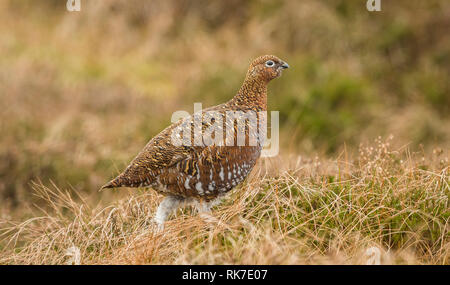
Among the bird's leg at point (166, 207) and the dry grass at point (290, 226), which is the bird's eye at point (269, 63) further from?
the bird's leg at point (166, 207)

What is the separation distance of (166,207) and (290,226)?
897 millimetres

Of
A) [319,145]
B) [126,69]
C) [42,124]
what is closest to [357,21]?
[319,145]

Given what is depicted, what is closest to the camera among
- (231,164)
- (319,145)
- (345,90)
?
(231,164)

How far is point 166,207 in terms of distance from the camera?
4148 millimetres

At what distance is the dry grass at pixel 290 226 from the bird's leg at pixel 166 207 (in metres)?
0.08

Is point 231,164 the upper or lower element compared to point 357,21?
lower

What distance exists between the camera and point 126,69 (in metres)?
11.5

● ● ● ● ● ● ●

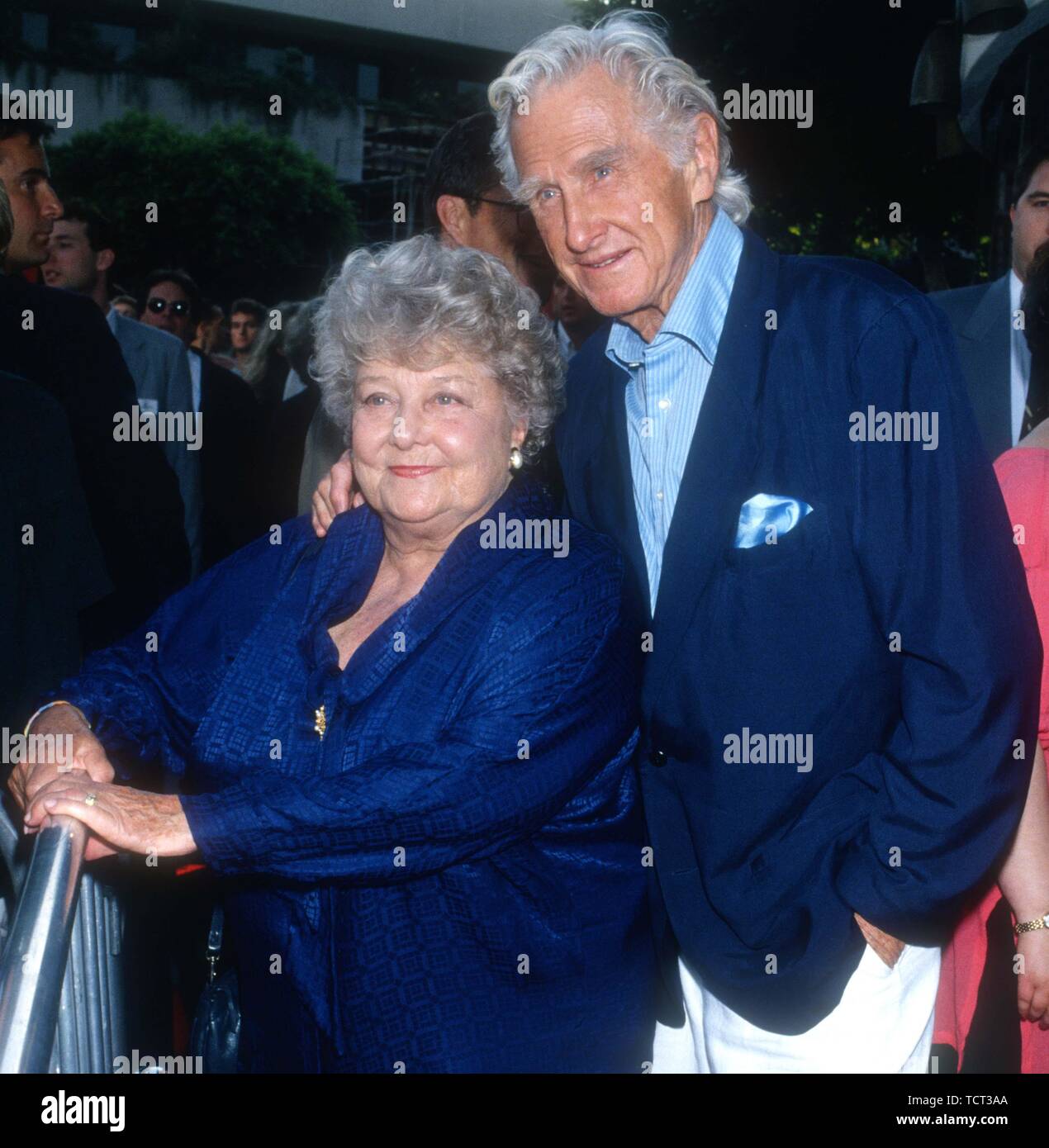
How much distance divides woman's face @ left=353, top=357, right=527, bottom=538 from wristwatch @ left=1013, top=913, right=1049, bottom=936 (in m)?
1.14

● ● ● ● ● ● ●

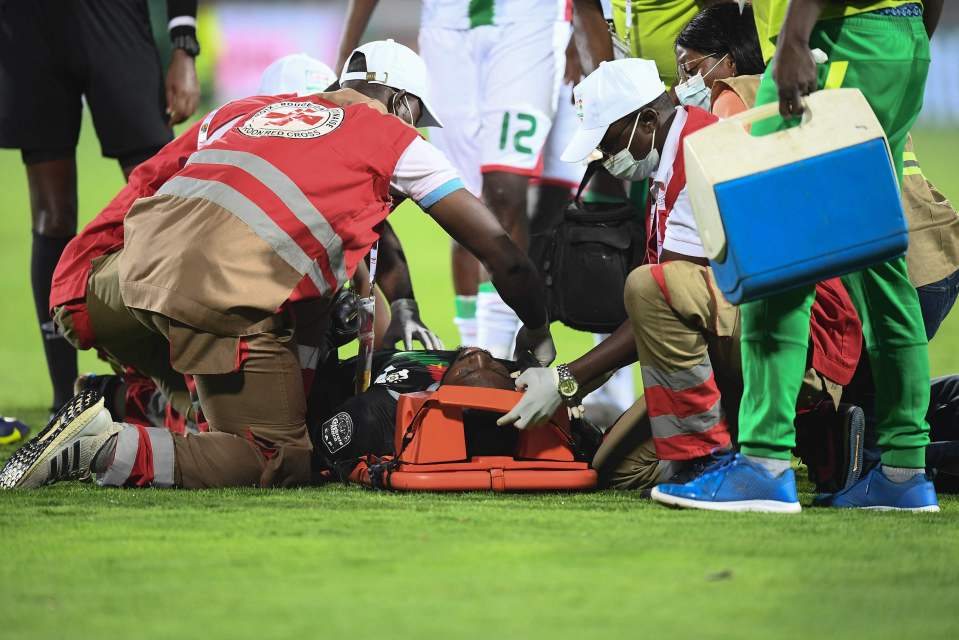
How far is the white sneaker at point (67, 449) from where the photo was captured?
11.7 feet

● ● ● ● ● ● ●

What this task involves
Can you turn the lines of the listing, starting at the line that contains "What is the" and ending at the line that contains "4148 millimetres", with both of those lines included, into a JSON list of strings, one string per line and blank lines left out?

Output below
[
  "What is the separation distance of (166,207) and (290,226)?",
  "897 millimetres",
  "Of",
  "A) [319,145]",
  "B) [126,69]",
  "C) [42,124]",
  "what is closest to [357,21]?",
  "[319,145]",
  "Given what is depicted, what is closest to the camera among",
  "- (231,164)",
  "- (319,145)",
  "- (345,90)",
  "?",
  "(231,164)",
  "How far is point 166,207 in terms of distance from the camera?",
  "4148 millimetres"
]